Work required: Copy the lines below word for word, from the line with "Viewing the photograph, answer" through the line with "2.06 meters", both included.

Material supplied:
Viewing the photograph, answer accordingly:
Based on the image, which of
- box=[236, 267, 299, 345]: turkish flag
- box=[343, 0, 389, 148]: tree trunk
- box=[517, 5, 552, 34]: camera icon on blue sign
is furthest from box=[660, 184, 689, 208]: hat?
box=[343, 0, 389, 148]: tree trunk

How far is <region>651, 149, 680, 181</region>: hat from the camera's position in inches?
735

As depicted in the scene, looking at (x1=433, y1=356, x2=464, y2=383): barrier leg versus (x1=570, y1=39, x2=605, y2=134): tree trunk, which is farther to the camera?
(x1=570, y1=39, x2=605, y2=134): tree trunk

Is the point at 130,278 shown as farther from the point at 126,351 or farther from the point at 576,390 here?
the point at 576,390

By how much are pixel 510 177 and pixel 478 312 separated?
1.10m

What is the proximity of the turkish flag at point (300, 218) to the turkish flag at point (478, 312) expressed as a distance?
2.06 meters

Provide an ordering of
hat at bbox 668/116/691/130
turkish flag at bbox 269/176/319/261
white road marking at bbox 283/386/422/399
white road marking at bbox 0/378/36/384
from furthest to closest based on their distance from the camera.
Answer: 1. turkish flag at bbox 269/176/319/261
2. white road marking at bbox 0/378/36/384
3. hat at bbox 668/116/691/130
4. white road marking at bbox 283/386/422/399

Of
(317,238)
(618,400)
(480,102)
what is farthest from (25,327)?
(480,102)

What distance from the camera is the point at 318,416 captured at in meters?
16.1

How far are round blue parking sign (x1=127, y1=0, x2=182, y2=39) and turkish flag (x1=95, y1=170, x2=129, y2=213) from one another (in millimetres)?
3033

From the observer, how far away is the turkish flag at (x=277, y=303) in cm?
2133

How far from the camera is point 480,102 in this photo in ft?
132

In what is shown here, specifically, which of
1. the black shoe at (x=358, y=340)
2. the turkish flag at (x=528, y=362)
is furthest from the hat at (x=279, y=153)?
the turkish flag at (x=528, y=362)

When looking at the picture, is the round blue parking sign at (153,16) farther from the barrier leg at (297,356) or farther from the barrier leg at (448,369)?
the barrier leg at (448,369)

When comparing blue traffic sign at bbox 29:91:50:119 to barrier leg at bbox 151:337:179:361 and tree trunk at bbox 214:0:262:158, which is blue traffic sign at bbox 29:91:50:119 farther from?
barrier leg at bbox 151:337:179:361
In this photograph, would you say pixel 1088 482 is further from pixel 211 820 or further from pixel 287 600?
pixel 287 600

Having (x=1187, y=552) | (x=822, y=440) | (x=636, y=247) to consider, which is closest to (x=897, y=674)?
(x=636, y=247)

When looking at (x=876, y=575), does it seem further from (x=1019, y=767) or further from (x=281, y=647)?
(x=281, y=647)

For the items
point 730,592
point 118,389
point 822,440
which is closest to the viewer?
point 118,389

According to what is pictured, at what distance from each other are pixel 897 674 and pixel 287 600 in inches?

* * *

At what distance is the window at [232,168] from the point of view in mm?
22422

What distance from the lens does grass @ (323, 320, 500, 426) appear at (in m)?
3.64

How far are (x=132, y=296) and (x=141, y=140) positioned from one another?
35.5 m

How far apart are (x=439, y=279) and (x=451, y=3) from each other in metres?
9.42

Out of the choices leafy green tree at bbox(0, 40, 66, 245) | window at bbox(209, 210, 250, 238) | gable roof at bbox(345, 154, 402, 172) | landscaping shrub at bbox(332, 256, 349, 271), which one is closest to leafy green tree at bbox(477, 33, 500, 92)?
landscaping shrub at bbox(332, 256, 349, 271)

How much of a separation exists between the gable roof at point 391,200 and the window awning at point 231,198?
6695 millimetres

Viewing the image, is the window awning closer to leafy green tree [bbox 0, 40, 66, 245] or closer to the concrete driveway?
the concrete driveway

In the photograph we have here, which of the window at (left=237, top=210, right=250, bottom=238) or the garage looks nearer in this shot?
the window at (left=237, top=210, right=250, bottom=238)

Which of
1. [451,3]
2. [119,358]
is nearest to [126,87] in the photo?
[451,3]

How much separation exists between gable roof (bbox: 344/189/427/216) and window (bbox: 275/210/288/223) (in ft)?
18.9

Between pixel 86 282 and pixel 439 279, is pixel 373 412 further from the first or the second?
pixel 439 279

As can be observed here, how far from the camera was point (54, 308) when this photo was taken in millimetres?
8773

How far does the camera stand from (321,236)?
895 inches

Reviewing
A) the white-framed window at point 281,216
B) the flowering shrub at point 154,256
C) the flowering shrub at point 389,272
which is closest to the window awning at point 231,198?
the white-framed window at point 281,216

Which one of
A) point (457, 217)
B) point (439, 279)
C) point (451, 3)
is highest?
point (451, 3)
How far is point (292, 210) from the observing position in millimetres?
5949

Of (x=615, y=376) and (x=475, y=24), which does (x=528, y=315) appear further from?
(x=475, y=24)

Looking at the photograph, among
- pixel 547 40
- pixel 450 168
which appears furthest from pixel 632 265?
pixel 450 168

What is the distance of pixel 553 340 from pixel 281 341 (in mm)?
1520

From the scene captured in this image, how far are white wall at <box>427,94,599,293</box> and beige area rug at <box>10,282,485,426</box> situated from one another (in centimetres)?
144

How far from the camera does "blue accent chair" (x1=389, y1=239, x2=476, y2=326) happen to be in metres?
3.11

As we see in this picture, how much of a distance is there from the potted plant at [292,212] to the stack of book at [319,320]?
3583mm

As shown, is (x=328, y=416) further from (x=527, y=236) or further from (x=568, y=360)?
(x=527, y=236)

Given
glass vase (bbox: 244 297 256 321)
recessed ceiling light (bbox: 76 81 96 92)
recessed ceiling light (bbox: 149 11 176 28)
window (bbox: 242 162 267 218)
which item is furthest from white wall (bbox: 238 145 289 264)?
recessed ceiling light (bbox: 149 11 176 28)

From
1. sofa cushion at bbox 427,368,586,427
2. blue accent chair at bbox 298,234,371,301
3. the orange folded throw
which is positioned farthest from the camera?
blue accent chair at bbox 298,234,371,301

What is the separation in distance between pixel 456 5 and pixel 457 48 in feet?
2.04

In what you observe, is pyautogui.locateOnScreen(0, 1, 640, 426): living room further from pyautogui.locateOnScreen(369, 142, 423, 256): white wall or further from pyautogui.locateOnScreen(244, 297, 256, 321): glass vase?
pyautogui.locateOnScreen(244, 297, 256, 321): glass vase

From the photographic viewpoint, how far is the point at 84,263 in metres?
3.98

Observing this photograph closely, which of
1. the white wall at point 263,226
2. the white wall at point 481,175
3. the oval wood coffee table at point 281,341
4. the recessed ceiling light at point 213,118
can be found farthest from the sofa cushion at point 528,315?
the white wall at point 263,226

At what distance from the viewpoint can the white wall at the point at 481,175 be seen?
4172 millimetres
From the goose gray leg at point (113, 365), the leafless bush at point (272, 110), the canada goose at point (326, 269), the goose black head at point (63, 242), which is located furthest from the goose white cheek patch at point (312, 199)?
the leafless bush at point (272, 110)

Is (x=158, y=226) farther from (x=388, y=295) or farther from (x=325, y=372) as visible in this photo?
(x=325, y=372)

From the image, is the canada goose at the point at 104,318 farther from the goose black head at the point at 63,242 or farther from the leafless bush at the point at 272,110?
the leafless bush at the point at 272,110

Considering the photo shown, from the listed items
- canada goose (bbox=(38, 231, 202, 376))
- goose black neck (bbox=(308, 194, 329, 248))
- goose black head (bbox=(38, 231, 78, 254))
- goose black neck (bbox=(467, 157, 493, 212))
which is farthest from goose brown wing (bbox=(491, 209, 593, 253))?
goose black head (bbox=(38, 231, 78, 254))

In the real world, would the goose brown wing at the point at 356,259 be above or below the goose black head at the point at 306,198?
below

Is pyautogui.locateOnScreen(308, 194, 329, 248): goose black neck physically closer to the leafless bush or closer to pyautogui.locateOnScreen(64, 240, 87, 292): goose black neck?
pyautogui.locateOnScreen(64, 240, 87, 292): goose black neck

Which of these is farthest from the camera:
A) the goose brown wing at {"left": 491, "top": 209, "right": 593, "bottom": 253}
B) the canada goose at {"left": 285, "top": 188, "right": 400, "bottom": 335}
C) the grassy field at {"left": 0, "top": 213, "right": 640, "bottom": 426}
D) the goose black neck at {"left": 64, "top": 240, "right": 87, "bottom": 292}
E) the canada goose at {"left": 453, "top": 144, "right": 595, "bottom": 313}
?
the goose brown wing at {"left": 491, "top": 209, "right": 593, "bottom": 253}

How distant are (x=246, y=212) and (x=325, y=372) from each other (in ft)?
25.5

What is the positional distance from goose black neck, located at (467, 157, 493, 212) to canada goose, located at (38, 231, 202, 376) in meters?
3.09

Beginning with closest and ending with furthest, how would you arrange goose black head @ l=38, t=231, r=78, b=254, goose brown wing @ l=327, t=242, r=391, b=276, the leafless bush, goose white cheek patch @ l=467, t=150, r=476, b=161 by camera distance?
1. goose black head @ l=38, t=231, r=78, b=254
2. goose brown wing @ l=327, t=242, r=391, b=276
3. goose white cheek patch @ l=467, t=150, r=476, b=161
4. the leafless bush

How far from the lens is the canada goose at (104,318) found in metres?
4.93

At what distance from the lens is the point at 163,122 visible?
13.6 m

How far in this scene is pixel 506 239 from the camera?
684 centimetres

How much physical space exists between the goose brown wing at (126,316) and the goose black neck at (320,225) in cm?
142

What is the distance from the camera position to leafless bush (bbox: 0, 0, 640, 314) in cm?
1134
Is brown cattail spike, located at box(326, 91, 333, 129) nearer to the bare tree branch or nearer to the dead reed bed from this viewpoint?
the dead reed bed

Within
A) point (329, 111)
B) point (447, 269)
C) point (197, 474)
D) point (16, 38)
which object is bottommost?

...

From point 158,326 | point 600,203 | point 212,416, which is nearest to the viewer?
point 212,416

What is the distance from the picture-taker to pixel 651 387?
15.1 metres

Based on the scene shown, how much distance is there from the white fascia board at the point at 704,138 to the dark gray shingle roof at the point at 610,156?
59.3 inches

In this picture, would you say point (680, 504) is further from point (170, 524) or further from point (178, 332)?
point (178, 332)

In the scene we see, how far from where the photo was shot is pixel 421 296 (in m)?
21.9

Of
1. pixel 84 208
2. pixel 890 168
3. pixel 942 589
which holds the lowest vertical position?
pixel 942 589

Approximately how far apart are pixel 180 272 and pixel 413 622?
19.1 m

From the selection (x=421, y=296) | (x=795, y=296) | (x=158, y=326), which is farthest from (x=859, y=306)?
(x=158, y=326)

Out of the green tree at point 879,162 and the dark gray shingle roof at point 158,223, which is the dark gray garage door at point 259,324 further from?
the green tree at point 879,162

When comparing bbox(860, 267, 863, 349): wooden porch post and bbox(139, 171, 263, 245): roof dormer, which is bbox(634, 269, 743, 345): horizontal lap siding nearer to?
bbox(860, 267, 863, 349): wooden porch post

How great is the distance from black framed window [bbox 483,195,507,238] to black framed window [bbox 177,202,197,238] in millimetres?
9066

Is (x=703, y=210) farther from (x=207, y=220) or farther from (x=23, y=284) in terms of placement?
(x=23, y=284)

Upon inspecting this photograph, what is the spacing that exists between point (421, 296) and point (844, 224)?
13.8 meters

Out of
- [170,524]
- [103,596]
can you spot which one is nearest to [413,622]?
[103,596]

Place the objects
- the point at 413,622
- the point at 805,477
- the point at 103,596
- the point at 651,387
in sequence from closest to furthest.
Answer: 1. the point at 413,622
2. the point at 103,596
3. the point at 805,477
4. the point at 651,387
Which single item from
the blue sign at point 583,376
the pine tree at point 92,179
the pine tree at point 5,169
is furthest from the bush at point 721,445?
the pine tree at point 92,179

Answer below:
Viewing the photograph, answer accordingly:
Based on the image, which of
- box=[236, 267, 299, 345]: turkish flag
- box=[343, 0, 389, 148]: tree trunk
- box=[517, 5, 552, 34]: camera icon on blue sign
is furthest from box=[660, 184, 689, 208]: hat?
box=[343, 0, 389, 148]: tree trunk

How far is <region>651, 149, 680, 181</region>: hat from the camera's position in inches?
735

As depicted in the scene, looking at (x1=433, y1=356, x2=464, y2=383): barrier leg versus (x1=570, y1=39, x2=605, y2=134): tree trunk, which is farther to the camera?
(x1=570, y1=39, x2=605, y2=134): tree trunk

Is the point at 130,278 shown as farther from the point at 126,351 or farther from the point at 576,390 here?
the point at 576,390

By how much are pixel 510 177 and pixel 478 312 separated?
1.10m

What is the proximity of the turkish flag at point (300, 218) to the turkish flag at point (478, 312) expressed as a distance?
2.06 meters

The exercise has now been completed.